Jean-Jacques Beineix : Vous avez raison, mais ce ne sont que des moments. On oublie aussi de dire que les films muets avaient fréquemment recours à des cartons pour indiquer les dialogues, les intentions. J'ai parfois le sentiment que mon cinéma est perpétuellement contrarié et que mon destin a été souvent contrarié. J'en suis le principal responsable, je n'ai jamais fait exactement le film que je devais faire, que je voulais faire, à un moment ça m'échappe. C'est comme cela pour beaucoup d'artistes mais tous n'en conçoivent pas nécessairement de la douleur, moi si. C'est vrai que j'ai envie de faire des choses extrêmement simples, sans mouvements d'appareils, que j'aspire à un certain dépouillement. Quand j'y arrive, parfois c'est bien. Je suis très heureux que vous l'ayez vu, c'est rare qu'on me le dise.

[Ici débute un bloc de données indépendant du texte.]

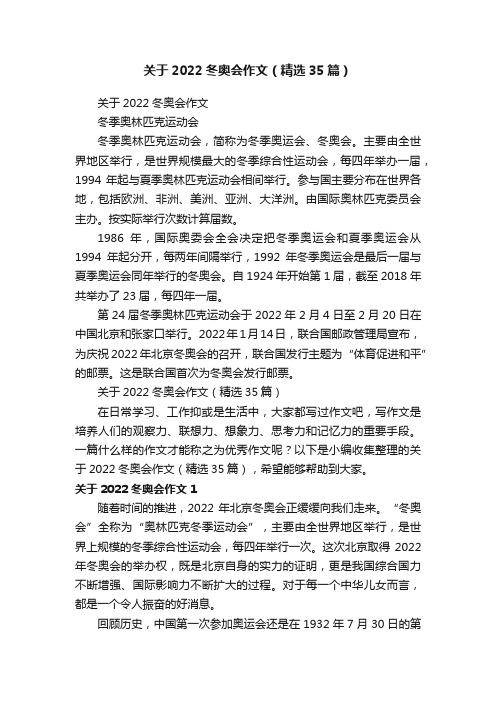 关于 2022 冬奥会作文（精选 35 篇）

关于 2022 冬奥会作文

冬季奥林匹克运动会

冬季奥林匹克运动会，简称为冬季奥运会、冬奥会。主要由全世界地区举行，是世界规模最大的冬季综合性运动会，每四年举办一届，1994 年起与夏季奥林匹克运动会相间举行。参与国主要分布在世界各地，包括欧洲、非洲、美洲、亚洲、大洋洲。由国际奥林匹克委员会主办。按实际举行次数计算届数。

1986 年，国际奥委会全会决定把冬季奥运会和夏季奥运会从 1994 年起分开，每两年间隔举行，1992 年冬季奥运会是最后一届与夏季奥运会同年举行的冬奥会。自 1924 年开始第 1 届，截至 2018 年共举办了 23 届，每四年一届。

第 24 届冬季奥林匹克运动会于 2022 年 2 月 4 日至 2 月 20 日在中国北京和张家口举行。2022 年 1 月 14 日，联合国邮政管理局宣布，为庆祝 2022 年北京冬奥会的召开，联合国发行主题为“体育促进和平”的邮票。这是联合国首次为冬奥会发行邮票。

关于 2022 冬奥会作文（精选 35 篇）

在日常学习、工作抑或是生活中，大家都写过作文吧，写作文是培养人们的观察力、联想力、想象力、思考力和记忆力的重要手段。一篇什么样的作文才能称之为优秀作文呢？以下是小编收集整理的关于 2022 冬奥会作文（精选 35 篇），希望能够帮助到大家。

关于 2022 冬奥会作文 1

随着时间的推进，2022 年北京冬奥会正缓缓向我们走来。“冬奥会”全称为“奥林匹克冬季运动会”，主要由全世界地区举行，是世界上规模的冬季综合性运动会，每四年举行一次。这次北京取得 2022 年冬奥会的举办权，既是北京自身的实力的证明，更是我国综合国力不断增强、国际影响力不断扩大的过程。对于每一个中华儿女而言，都是一个令人振奋的好消息。

回顾历史，中国第一次参加奥运会还是在 1932 年 7 月 30 日的第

L'entretien s'interrompt quelques instants. Le rendez-vous suivant de JJB est arrivé, mais l'entretien continue.

 

Jean-Jacques Beineix : Vous avez vu "le chien de Monsieur Michel ?"


  Objectif Cinéma (c) D.R.

Objectif Cinéma : Oui. On retrouve d'ailleurs en germe dans ce film votre amour pour les personnages secondaires qui peuplent votre cinéma.

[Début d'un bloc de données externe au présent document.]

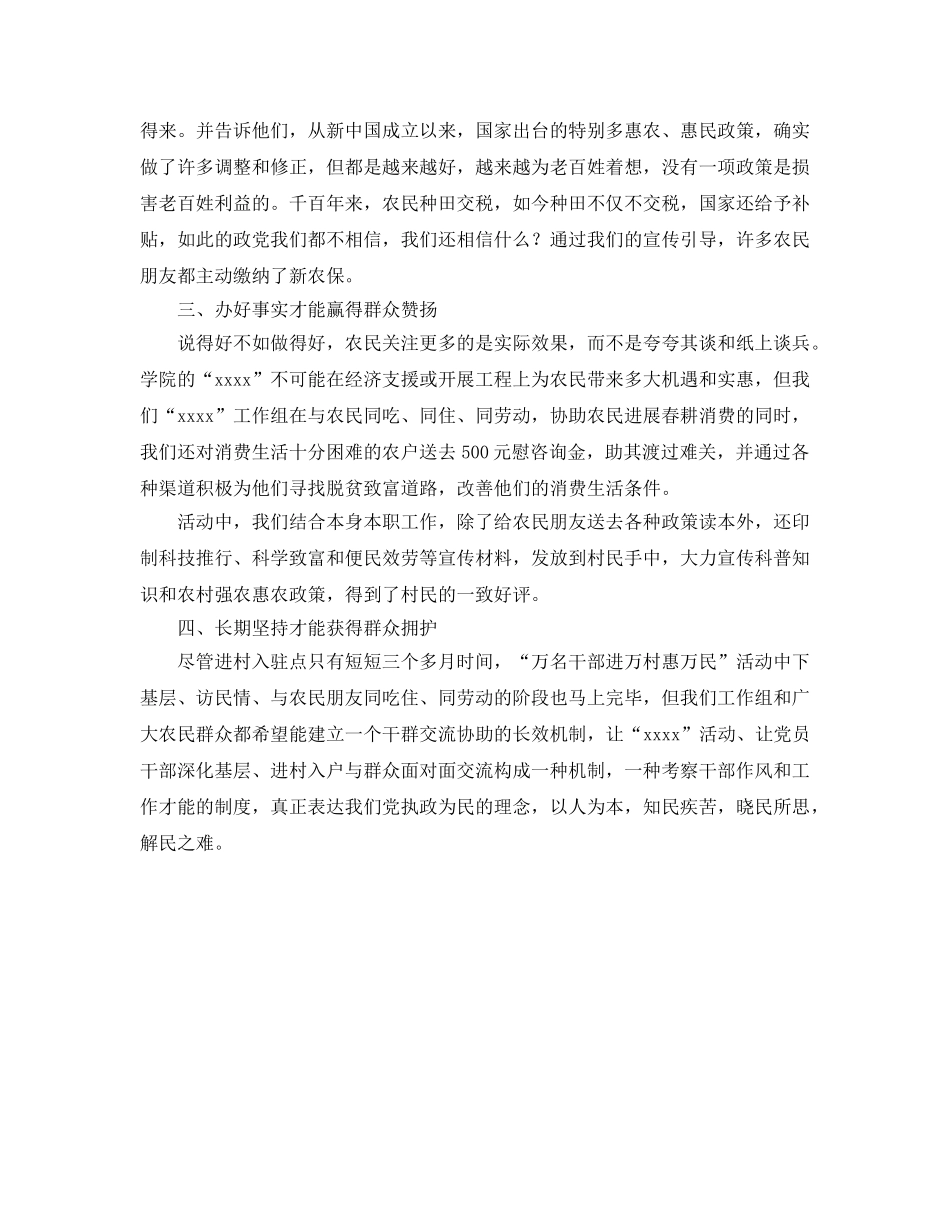 得来。并告诉他们，从新中国成立以来，国家出台的特别多惠农、惠民政策，确实做了许多调整和修正，但都是越来越好，越来越为老百姓着想，没有一项政策是损害老百姓利益的。千百年来，农民种田交税，如今种田不仅不交税，国家还给予补贴，如此的政党我们都不相信，我们还相信什么？通过我们的宣传引导，许多农民朋友都主动缴纳了新农保。

三、办好事实才能赢得群众赞扬

说得好不如做得好，农民关注更多的是实际效果，而不是夸夸其谈和纸上谈兵。学院的“xxxx”不可能在经济支援或开展工程上为农民带来多大机遇和实惠，但我们“xxxx”工作组在与农民同吃、同住、同劳动，协助农民进展春耕消费的同时，我们还对消费生活十分困难的农户送去500元慰咨询金，助其渡过难关，并通过各种渠道积极为他们寻找脱贫致富道路，改善他们的消费生活条件。

活动中，我们结合本身本职工作，除了给农民朋友送去各种政策读本外，还印制科技推行、科学致富和便民效劳等宣传材料，发放到村民手中，大力宣传科普知识和农村强农惠农政策，得到了村民的一致好评。

四、长期坚持才能获得群众拥护

尽管进村入驻点只有短短三个多月时间，“万名干部进万村惠万民”活动中下基层、访民情、与农民朋友同吃住、同劳动的阶段也马上完毕，但我们工作组和广大农民群众都希望能建立一个干群交流协助的长效机制，让“xxxx”活动、让党员干部深化基层、进村入户与群众面对面交流构成一种机制，一种考察干部作风和工作才能的制度，真正表达我们党执政为民的理念，以人为本，知民疾苦，晓民所思，解民之难。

Jean-Jacques Beineix : C'est bien de leur rendre hommage, j'ai l'impression parfois qu'ils sont les vraies raisons de ma motivation à faire du cinéma. J'ai le sentiment que les premiers rôles m'encombrent.

Les personnages principaux vous obligent à vous plier aux lois de l'histoire, ils portent en eux les rouages de l'action. Les personnages secondaires eux racontent des histoires qui se moquent de la logique du récit, ils ont en eux une logique propre, ils se moquent des lois de l'action. Le cinéma moderne n'aime pas que l'on sorte de la logique de l'action, on se doit d'être dans l'action, il faut servir l'action, il faut dépouiller tout le reste sinon c'est du temps mort, y compris les dialogues. On fait disparaître aujourd'hui les balbutiements, les silences, les moments de réflexion. C'est d'ailleurs pourquoi je remonte tous mes films les uns après les autres. Tous ceux qui voient aujourd'hui au cinéma "2001 : Odyssée de l'Espace" voient un chef d'œuvre. C'est le contraire de certaines merdes actuelles où il y a 400 plans à la minute en permanence, et dans lesquelles la notion d'espace et de durée n'existent plus guère. Seul compte l'action, c'est-à-dire une négation du temps.